Pairing On-premises Storage with AWS Outposts for AI

From self-driving cars and financial transactions to transit systems, many use cases require the ability to process data locally in near real-time. Because speed is critical, there’s no time to transfer all that data back to the public cloud.

As a result, many organizations are extending their public-cloud projects to private, on-premises locations and building a hybrid-cloud solution.

AWS Outposts enables you to meet local data-processing or low-latency requirements. With an Outpost rack, you can deploy Amazon Web Services compute hardware in your data center.

Read: Introducing FlashArray for AWS Outposts

Hybrid-cloud Models for AI Deployments

As data-science teams ramp up their models to production, they have to support larger-scale data ingestion and data processing as part of inference.

Often the performance penalty (or cost) of transferring large data sets into the public cloud is prohibitive. In addition, the connection from edge to public cloud may be unreliable. Because of these limitations, teams with massive data ingest are relocating AI inference from the public cloud to edge data centers.

Note: In this case, we use “edge” to mean the distributed computing model where service delivery is performed at multiple edge sites such as colocation facilities.

Teams may centralize model development in the public cloud and then deploy finalized models into edge data centers for inference. Teams can perform initial analytics at the edge to identify anomalies or interesting data points to send back to the public cloud for further analysis or retraining.

hybrid-cloud deployment with on-prem storage

Example hybrid-cloud deployment.

For example, an autonomous-vehicle company might have a fleet of cars driving around generating 2TB logs of data per vehicle each day. Yet, their computer vision training datasets might not have enough samples of a specific signpost variant (or other things the cars might cross paths with).
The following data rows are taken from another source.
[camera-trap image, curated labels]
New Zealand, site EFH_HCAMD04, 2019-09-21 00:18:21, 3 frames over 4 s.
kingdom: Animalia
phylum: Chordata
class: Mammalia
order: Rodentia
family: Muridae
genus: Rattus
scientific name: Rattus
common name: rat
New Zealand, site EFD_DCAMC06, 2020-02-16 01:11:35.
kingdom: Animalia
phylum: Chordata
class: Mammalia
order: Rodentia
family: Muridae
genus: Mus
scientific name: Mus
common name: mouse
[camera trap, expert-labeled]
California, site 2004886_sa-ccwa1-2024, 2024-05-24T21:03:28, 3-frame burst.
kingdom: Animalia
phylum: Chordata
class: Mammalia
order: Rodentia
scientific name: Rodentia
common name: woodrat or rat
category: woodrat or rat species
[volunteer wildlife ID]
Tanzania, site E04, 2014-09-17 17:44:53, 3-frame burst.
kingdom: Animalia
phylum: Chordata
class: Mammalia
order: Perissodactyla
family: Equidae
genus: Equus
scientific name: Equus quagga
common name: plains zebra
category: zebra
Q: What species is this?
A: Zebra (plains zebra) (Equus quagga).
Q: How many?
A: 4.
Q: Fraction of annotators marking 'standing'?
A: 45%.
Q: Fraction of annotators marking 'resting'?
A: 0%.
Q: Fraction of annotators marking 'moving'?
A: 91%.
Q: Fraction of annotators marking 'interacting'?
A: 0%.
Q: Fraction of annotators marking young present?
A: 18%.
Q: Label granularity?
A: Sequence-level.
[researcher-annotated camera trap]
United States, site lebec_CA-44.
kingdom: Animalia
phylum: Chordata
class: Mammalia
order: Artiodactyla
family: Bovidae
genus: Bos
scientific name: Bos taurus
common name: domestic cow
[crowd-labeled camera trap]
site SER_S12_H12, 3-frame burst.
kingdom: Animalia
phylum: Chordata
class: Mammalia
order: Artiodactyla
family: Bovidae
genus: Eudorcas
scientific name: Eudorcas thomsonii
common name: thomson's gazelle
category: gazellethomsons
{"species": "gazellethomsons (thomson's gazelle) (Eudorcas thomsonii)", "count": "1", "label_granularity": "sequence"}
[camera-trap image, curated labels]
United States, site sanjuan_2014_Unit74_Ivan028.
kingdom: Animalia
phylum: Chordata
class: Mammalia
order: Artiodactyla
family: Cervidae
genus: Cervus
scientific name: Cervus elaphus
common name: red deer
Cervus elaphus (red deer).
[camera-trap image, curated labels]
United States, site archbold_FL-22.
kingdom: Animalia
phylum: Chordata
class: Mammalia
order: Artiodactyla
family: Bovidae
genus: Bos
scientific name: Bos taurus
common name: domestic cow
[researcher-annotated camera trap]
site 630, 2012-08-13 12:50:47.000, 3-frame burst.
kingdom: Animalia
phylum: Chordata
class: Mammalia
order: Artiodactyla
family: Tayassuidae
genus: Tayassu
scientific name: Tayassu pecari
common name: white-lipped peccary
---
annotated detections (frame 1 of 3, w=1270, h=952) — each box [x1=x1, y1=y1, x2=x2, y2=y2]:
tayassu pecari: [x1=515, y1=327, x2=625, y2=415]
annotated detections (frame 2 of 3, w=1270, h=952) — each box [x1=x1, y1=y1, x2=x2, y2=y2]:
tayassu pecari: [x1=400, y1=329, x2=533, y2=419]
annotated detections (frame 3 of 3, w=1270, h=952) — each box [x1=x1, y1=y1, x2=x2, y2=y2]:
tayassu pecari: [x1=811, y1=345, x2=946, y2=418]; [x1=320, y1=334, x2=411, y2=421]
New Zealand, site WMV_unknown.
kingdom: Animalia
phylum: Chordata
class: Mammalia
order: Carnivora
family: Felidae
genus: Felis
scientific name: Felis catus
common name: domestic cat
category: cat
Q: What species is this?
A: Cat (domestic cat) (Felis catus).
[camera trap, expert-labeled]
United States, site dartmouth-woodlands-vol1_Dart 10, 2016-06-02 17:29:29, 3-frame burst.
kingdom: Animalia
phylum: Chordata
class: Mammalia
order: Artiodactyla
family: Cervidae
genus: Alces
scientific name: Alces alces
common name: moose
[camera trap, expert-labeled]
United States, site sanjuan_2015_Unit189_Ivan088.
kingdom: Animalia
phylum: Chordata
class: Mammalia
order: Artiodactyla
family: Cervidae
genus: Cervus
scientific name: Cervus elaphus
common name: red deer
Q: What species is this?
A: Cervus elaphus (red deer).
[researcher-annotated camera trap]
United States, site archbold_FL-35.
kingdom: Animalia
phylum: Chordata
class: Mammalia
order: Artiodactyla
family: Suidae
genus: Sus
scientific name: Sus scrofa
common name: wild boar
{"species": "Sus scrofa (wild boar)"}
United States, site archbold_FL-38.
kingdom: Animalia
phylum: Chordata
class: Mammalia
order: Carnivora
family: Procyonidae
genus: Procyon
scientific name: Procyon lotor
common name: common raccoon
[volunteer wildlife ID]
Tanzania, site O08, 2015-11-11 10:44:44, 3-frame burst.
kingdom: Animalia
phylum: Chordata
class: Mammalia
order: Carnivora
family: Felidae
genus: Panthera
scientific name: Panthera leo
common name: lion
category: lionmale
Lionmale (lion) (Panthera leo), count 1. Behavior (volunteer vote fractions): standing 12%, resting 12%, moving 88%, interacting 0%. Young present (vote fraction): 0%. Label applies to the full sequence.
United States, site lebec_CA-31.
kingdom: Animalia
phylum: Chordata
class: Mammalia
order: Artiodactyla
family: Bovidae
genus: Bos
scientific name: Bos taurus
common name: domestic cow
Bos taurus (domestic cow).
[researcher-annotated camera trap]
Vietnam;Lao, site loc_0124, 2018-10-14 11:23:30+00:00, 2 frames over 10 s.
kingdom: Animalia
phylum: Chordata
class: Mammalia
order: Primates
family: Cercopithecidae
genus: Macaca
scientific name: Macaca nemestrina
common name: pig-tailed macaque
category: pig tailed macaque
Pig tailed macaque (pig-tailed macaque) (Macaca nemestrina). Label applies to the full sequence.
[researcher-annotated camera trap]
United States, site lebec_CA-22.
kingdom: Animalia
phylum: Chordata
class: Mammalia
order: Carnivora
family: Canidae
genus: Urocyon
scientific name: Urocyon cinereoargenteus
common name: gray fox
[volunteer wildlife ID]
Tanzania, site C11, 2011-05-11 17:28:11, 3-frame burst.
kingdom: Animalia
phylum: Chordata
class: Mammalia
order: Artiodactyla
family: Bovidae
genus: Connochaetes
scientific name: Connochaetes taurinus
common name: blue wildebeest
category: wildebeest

So, the company’s data scientists might perform inference at the edge location to pull out data points with these high-value anomalies that they can then feed into model retraining.

The full datasets are ingested into local servers, and AWS Outposts—maybe even a GPU Outpost configuration—can be used as the edge compute for inference.

Access Data on Local Servers from Outpost EC2 Instances

A senior solutions architect at AWS, Josh Coen, wrote a great article that highlights the simplicity of the networking paths between an Outpost and an adjacent storage device.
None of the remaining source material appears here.